- EXERCISE AIM
Return only the lines running from the one that contains "Female Lion (Panthera" through the end of the entries, exactly, both ends included. Omit pictures.

- DATA PROVIDED
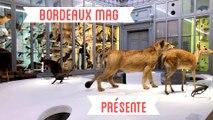 Bordeaux Mag présente : la visite du Muséum par Nathalie Mémoire sa directrice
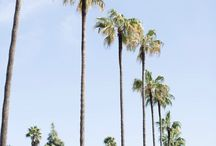 palm trees travel cali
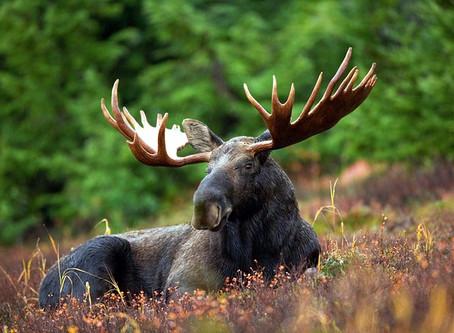 Schwedische Wildtiere: Älgen!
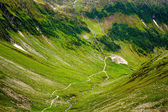 Hiking trail in the Romanian mountains — Stok fotoğraf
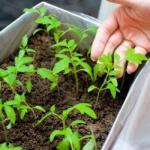 Календарь садово-огородных работ в марте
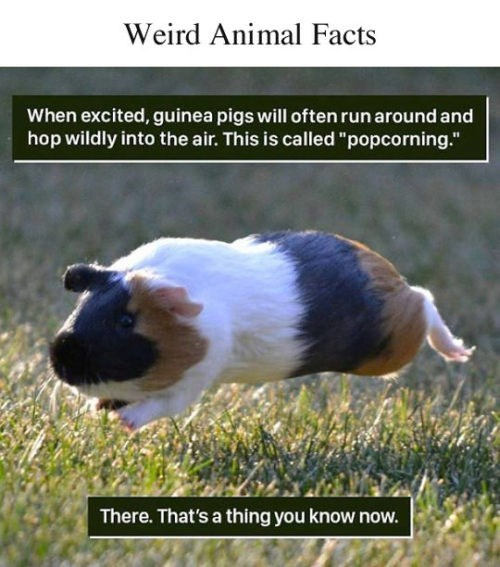 """Guinea pig - Weird Animal Facts When excited, guinea pigs will often run around and hop wildly into the air. This is called """"popcorning."""" There. That's a thing you know now."""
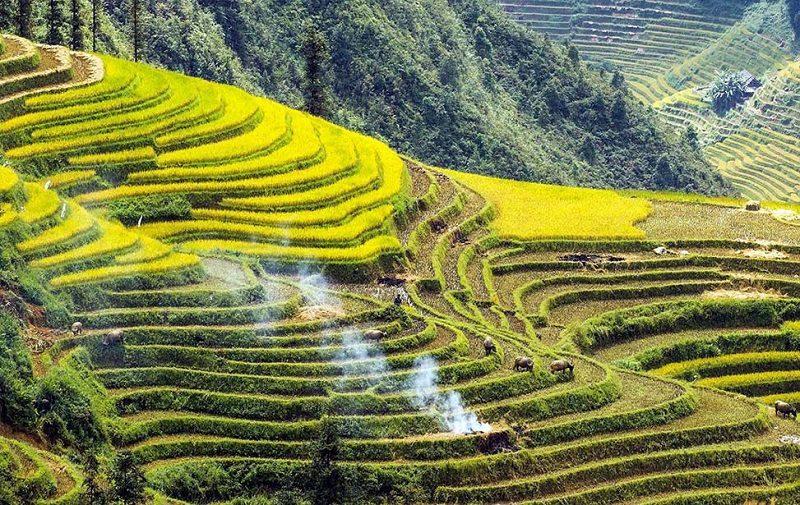 Riisiterasseja vuoristossa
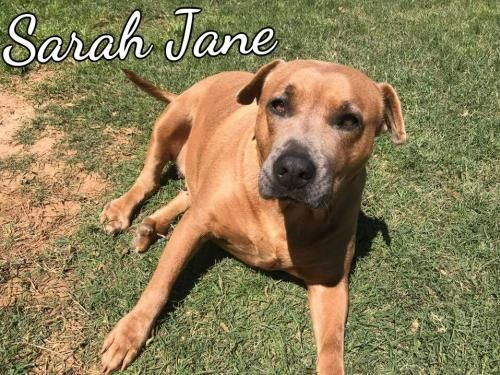 Sarah Jane - THIRD COAST ANIMAL RESCUE in Spanish Fort, AL - ADOPT OR FOSTER - 2 year old, 50lb., Spayed Pit Bull - Due to a birth defect (or old injury) to her hind feet, Sarah Jane walks with a bit of a limp (and so DO I). She's not in any pain & gets along just like any other dog. Sarah Jane's incredibly sweet & loving. She enjoys spending time lounging & napping with an occasional romp around the yard. Sarah Jane adores her people & gets along great with other dogs.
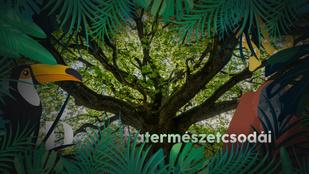 Így jelzik egymásnak a fák, ha baj van: meglepő, de ők is kommunikálnak egymással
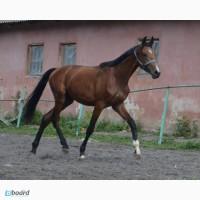 Продам лошадь. Цена срочной продажи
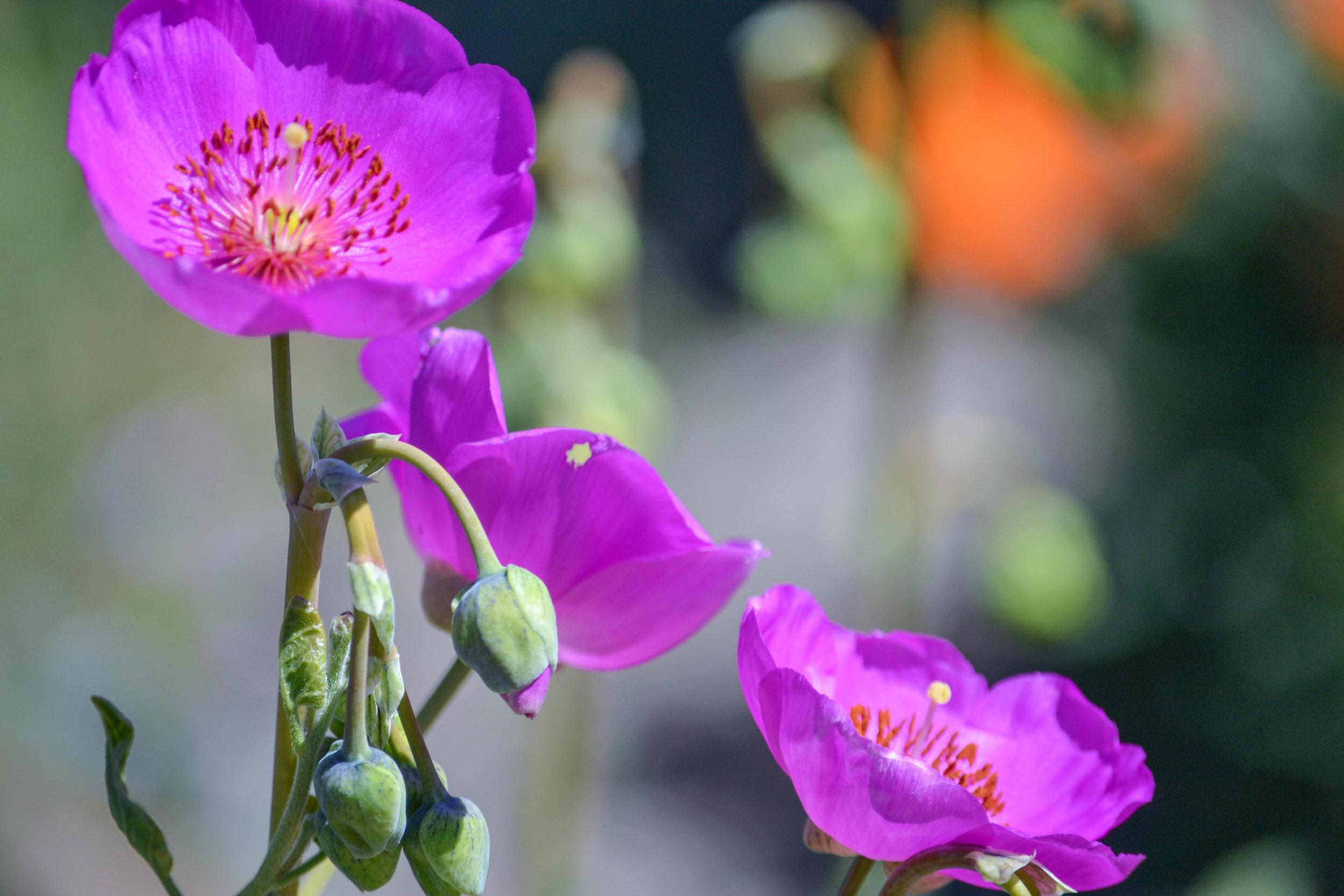 bri rinehart; nature; flower; photography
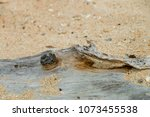 Small photo of close up log bury in the sand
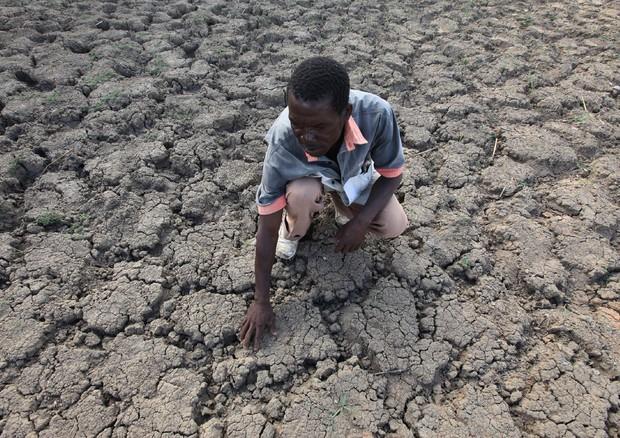 Fame e immigrazioni da riscaldamento globale: l'allarme dell'ONU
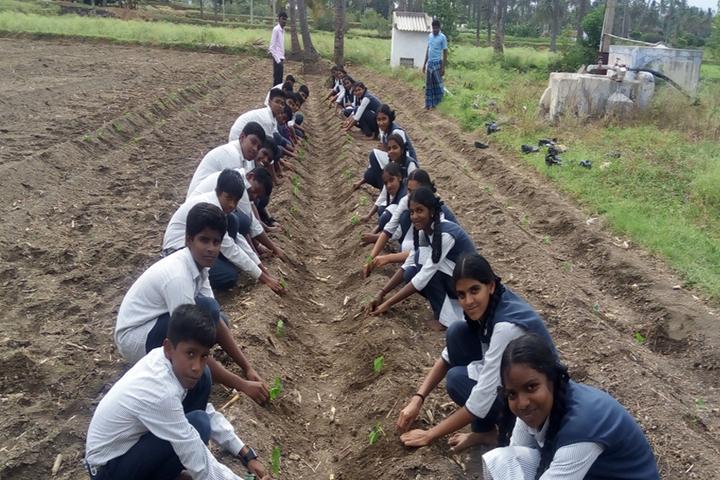 Heritage Vidhyalaya-Plantation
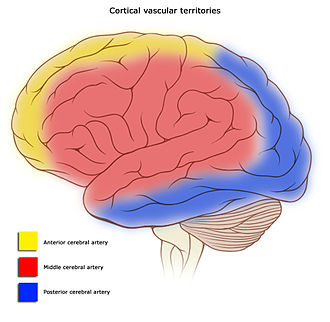 Cerebral circulation - Areas of the brain are supplied by different arteries. The major systems are divided into an anterior circulation (the anterior cerebral artery and middle cerebral artery) and a posterior circulation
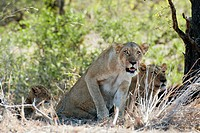 Female Lion (Panthera leo) standing up next to cub, Kruger National Park, Transvaal, South Africa.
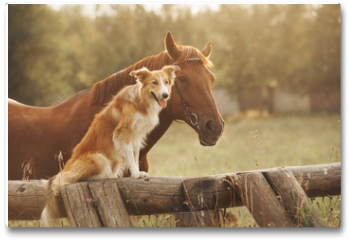 Plakat - Red border collie dog and horse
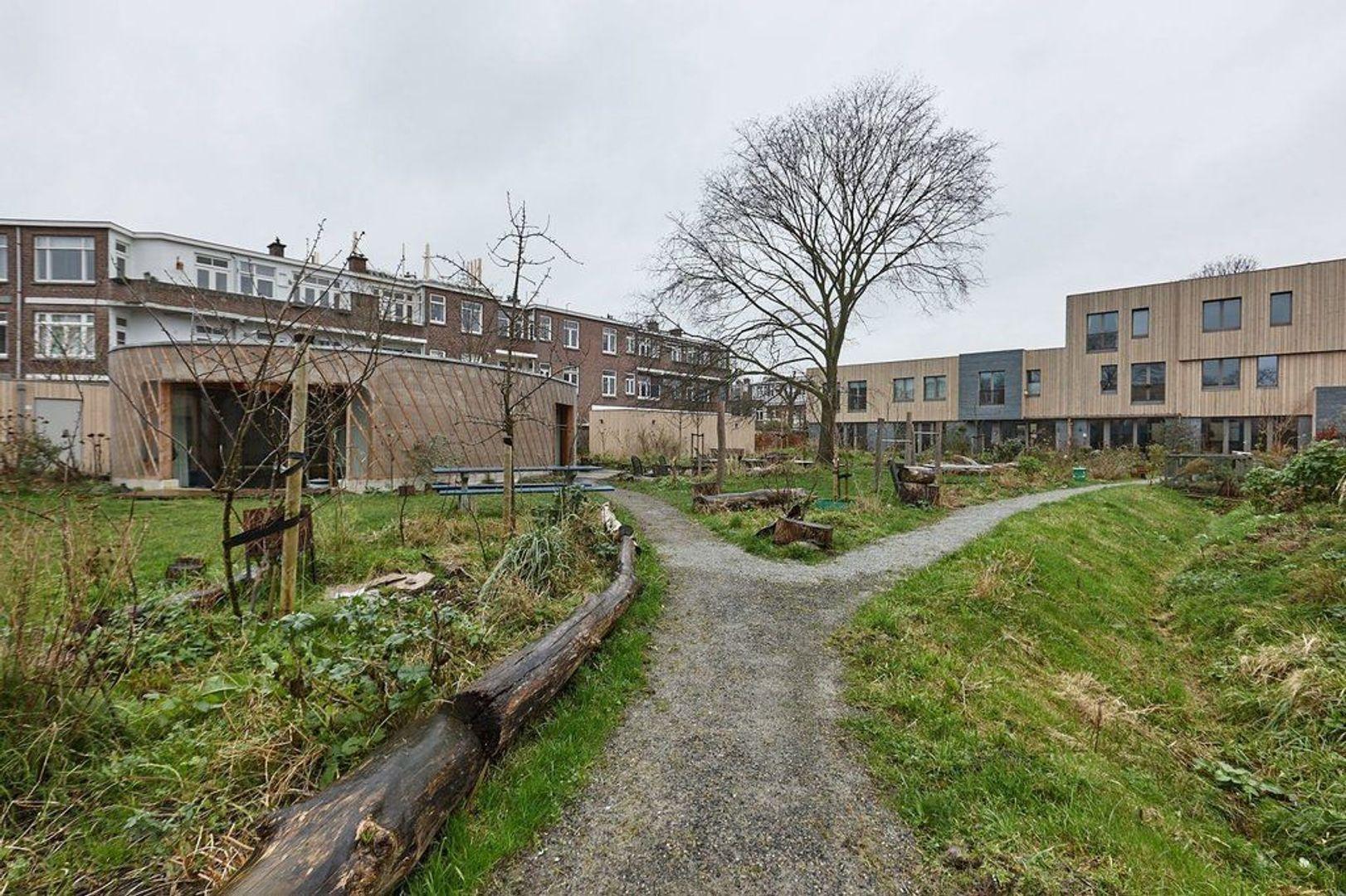 Limoenhof, Den Haag foto-27 blur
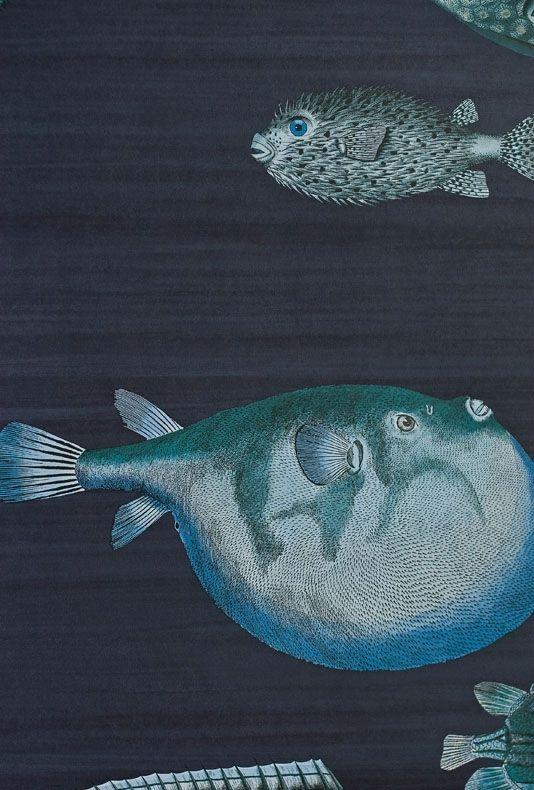 Acquario Wallpaper Black brush stripe wallpaper with tropical fish print in vibrant aquas.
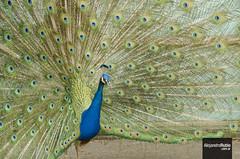 Pavo real (.Alejandro Rubio.) Tags: ecoparque zoologico pavo real bird pajaro ave pluma peacock feather green blue buenosaires argentina alerubio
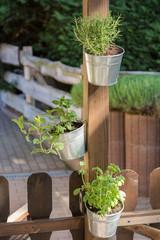 Kräutertöpfe mit frischen Küchenkräutern dekorativ an einem Holzpfosten befestigt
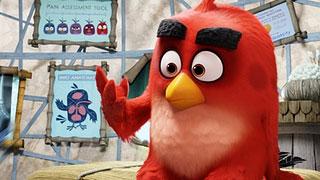 《愤怒的小鸟》预告片:胖红环游世界版 (中文字幕)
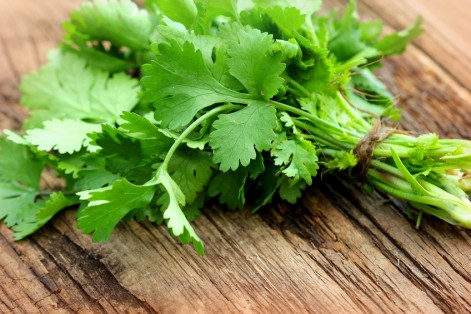 Cilantro can be used to get rid of heavy metal contaminants in water, a new study finds.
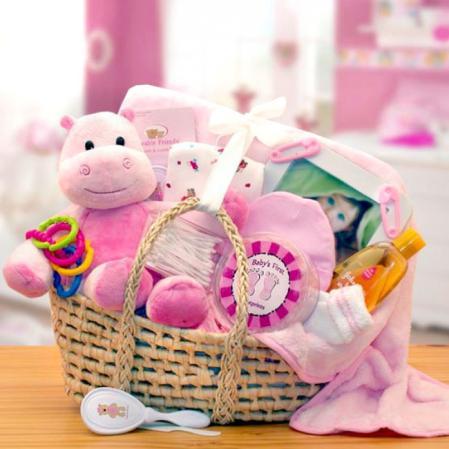 Precious Baby Girl Moses Baby Girl Gift Basket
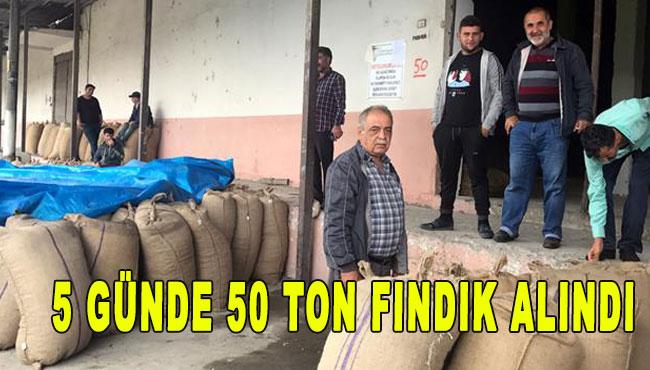 5 günde 50 ton fındık alındı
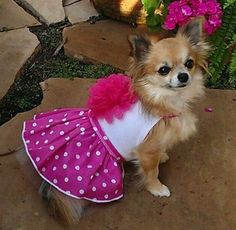""""""" I See Spot's Pink and White Polka Dotted Daisy Party Dress Sizes Available: (See Chart Below) Choose the next size up if your pet is in between sizes 4 sizes av Long Haired Chihuahua, Chihuahua Puppies, Baby Puppies, Cute Puppies, Cute Dogs, Chihuahuas, Pomeranians, Yorkies, Daisy Party"""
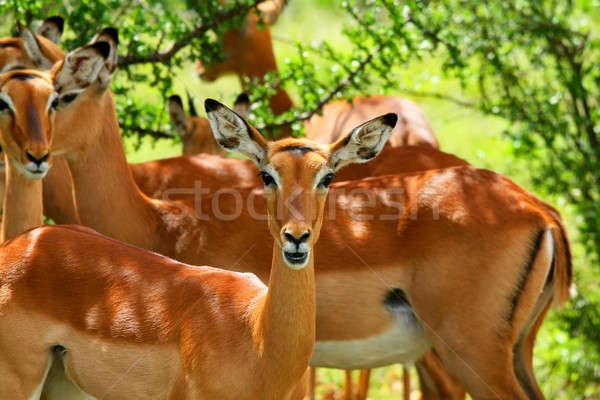 アフリカ ケニア 春 森林 ゲーム ストックフォト © Anna_Om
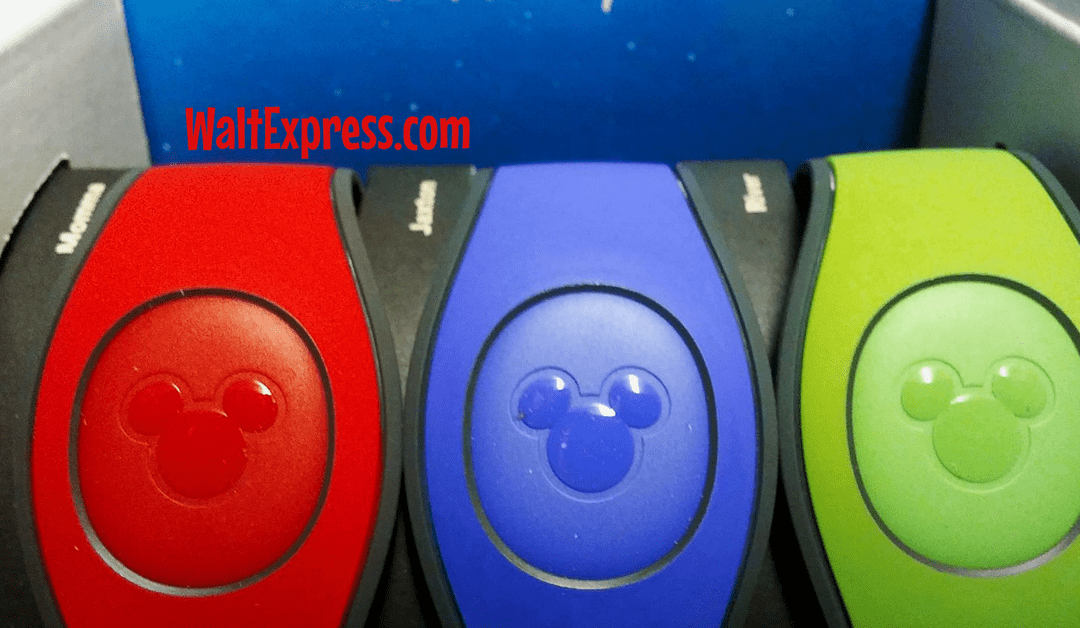 Disney 101: Magic Bands…Don't Leave Home Without Them!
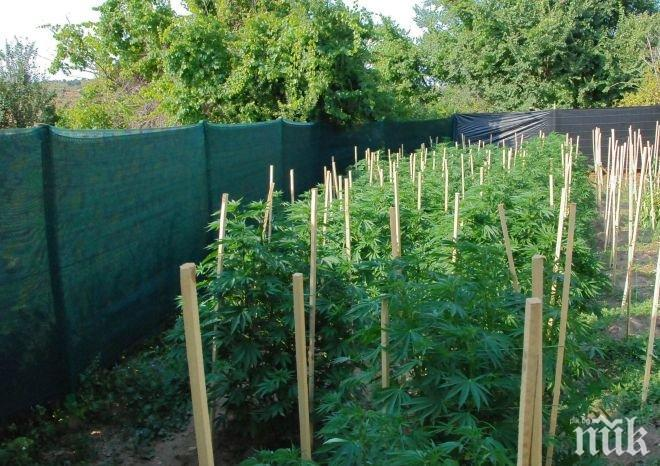 Откриха канабис в двор в село във Врачанско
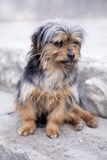 Dog portrait Stock Images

- RESULT OF THE TASK
 Female Lion (Panthera leo) standing up next to cub, Kruger National Park, Transvaal, South Africa.
 Plakat - Red border collie dog and horse
 Limoenhof, Den Haag foto-27 blur
 Acquario Wallpaper Black brush stripe wallpaper with tropical fish print in vibrant aquas.
 Pavo real (.Alejandro Rubio.) Tags: ecoparque zoologico pavo real bird pajaro ave pluma peacock feather green blue buenosaires argentina alerubio
 Kräutertöpfe mit frischen Küchenkräutern dekorativ an einem Holzpfosten befestigt
 《愤怒的小鸟》预告片:胖红环游世界版 (中文字幕)
 Cilantro can be used to get rid of heavy metal contaminants in water, a new study finds.
 Precious Baby Girl Moses Baby Girl Gift Basket
 5 günde 50 ton fındık alındı
""""""" I See Spot's Pink and White Polka Dotted Daisy Party Dress Sizes Available: (See Chart Below) Choose the next size up if your pet is in between sizes 4 sizes av Long Haired Chihuahua, Chihuahua Puppies, Baby Puppies, Cute Puppies, Cute Dogs, Chihuahuas, Pomeranians, Yorkies, Daisy Party"""
 アフリカ ケニア 春 森林 ゲーム ストックフォト © Anna_Om
 Disney 101: Magic Bands…Don't Leave Home Without Them!
 Откриха канабис в двор в село във Врачанско
 Dog portrait Stock Images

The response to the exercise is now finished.